— Start —

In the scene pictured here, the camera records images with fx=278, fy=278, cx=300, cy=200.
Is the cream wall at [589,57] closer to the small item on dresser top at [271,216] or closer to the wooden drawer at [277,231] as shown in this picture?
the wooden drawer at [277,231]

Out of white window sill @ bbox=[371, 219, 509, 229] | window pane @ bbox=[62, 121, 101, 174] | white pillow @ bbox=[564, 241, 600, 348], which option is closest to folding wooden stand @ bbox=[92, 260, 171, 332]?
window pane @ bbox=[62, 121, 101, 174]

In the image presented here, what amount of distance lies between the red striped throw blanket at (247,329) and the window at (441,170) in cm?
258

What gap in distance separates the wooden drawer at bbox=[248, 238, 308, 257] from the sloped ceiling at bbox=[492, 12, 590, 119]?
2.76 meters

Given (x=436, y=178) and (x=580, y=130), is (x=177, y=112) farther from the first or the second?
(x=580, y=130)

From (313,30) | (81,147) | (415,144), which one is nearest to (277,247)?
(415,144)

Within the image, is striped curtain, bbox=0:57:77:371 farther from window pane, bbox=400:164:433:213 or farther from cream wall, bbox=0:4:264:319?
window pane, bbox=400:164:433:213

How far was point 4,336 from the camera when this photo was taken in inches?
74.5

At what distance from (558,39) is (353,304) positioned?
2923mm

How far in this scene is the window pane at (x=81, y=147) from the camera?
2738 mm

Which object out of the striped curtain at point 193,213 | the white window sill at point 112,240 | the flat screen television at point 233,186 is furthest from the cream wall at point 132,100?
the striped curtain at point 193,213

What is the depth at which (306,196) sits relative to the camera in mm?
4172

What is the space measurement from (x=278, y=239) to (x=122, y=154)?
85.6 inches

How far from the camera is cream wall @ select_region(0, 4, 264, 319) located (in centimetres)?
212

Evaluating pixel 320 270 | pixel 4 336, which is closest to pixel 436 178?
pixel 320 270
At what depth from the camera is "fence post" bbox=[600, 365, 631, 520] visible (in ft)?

— End —
— Start —

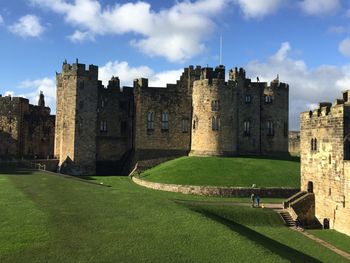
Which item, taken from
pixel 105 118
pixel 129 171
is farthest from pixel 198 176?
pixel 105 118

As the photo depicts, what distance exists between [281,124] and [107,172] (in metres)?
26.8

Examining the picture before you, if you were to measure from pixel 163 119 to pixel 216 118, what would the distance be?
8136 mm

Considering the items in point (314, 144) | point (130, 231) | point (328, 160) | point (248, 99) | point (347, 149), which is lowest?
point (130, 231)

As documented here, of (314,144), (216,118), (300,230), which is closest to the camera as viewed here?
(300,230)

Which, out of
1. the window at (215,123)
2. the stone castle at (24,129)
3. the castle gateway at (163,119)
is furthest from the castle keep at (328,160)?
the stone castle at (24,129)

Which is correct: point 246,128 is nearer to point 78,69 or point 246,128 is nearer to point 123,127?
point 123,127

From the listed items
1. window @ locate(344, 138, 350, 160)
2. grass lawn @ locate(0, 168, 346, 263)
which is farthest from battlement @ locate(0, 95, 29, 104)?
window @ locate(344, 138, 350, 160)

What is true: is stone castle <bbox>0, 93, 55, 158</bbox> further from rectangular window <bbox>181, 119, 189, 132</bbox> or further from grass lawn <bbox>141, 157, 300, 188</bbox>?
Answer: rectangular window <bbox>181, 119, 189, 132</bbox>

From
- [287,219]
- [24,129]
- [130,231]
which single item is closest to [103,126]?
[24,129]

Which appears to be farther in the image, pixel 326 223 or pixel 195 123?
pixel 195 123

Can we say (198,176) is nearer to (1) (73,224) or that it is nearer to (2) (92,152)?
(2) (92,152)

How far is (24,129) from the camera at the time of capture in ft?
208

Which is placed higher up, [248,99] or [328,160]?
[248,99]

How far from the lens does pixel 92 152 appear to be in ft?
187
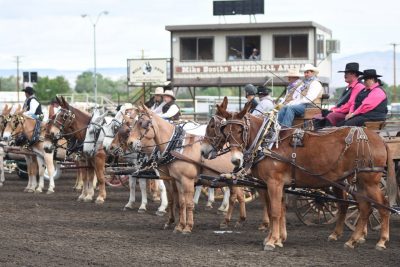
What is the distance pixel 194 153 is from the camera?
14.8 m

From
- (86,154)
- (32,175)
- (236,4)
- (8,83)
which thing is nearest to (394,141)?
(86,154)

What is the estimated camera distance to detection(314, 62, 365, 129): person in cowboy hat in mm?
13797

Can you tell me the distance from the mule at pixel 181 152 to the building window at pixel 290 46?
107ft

— End —

**Task to complete**
Rename "grass lawn" to "green field" throughout the material from the line containing "From the listed items" through the line containing "Answer: rectangular window", inclusive, and give those lines again with everything else unchanged.

**Response for this exercise**
From the listed items
1. window @ locate(344, 138, 350, 160)
2. green field @ locate(0, 168, 346, 263)
which is farthest from battlement @ locate(0, 95, 29, 104)?
window @ locate(344, 138, 350, 160)

What is true: is stone castle <bbox>0, 93, 55, 158</bbox> further from rectangular window <bbox>181, 119, 189, 132</bbox> or further from green field <bbox>141, 157, 300, 188</bbox>?
Answer: rectangular window <bbox>181, 119, 189, 132</bbox>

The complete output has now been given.